Fez uma apresentação à Academia sobre o que deve ser considerado um filme. Tem alguma atualização?
A Academia é muito mais flexível em relação àquilo que constitui um filme que se possa qualificar para um óscar. E faz sentido. Não há razão para sermos muito conservadores. O “Irishman” é obviamente um filme. Porque não deveria qualificar?
Mas não esteve nos cinemas.
Sim. Nós “vamos” ao cinema. É uma atividade social. Sentamo-nos no escuro com outros estranhos a partilhar uma experiência. Se não faz isso, pode ser um filme, mas não é cinema. Ao ir para o streaming, escolhe limitar o seu impacto social. Algumas pessoas discordarão e dirão que a TV pode ter mais impacto social e cultural do que um filme. Percebo o ponto. Mas, para mim, é preciso cumprir esse critério.
Não está a dizer que é mau, mas que talvez seja diferente.
Não é talvez, é mesmo diferente. “Nomadland” é um grande filme. Se a Netflix tivesse feito o “Nomadland” seria um grande filme na mesma. Percebo a questão do preço e da conveniência, mas ver filmes em casa é muito distrativo. Há telemóveis a tocar, chá para fazer, ir à casa de banho.
Não há aqui uma ajuda à democratização da arte? Provavelmente muito menos gente teria visto “Roma” se não estivesse na Netflix.
Mas assim voltamos à questão do jogo de soma zero. É um falso argumento. Pode ter o “Roma” no cinema na mesma e num serviço de streaming. Não sei porque é que tem de ser uma coisa ou outra. Percebo que, se calhar, “Roma” não teria sido feito se a Netflix não pagasse. Mas aí voltamos à questão de Orson Welles. Se calhar, Alfonso Cuarón não o teria feito como fez, mas até poderia ter feito um filme melhor, mais pequeno. Se calhar, com 100 milhões, Scorsese tinha feito um “Irishman” melhor.
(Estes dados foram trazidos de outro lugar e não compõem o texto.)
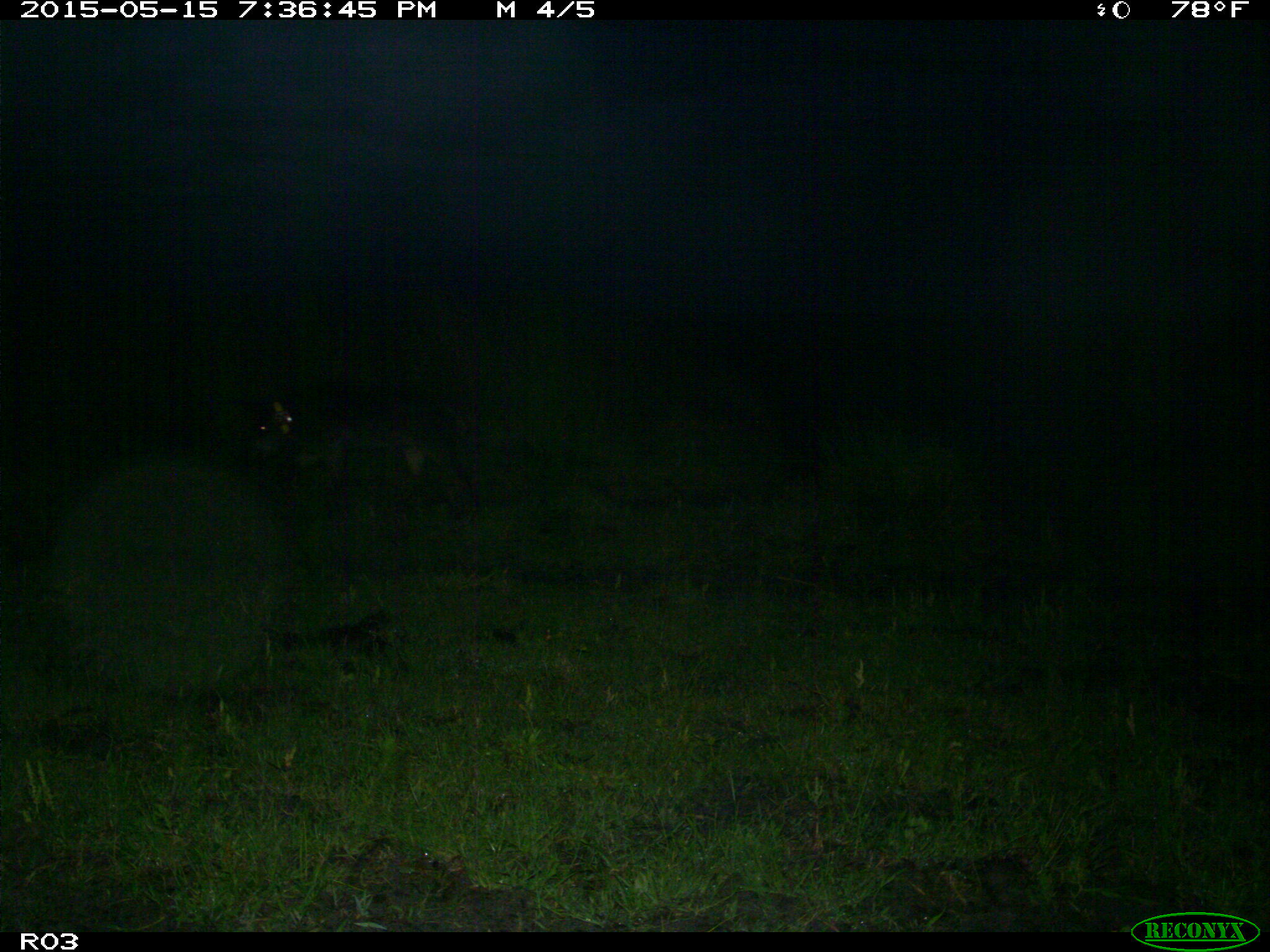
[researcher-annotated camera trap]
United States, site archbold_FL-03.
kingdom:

Os estúdios – Disney, Warner, Universal – têm as cartas todas nas mãos e têm grandes responsabilidades. Se decidirem que só podem ter nas salas de cinema os grandes filmes-evento será complicado, a não ser que a Europa e a China preencham esse vazio. Mas estou otimista. “Nomadland” é realizado por Chloé Zhao e o próximo filme dela é “Eternals”, da Marvel. O cinema não está em perigo de expirar. Acho que, eventualmente, vamos ver um grande regresso às salas. Talvez haja um problema de uniformidade do gosto se forem sempre as mesmas pessoas a irem ao cinema, mas acho que isso pode ser resolvido.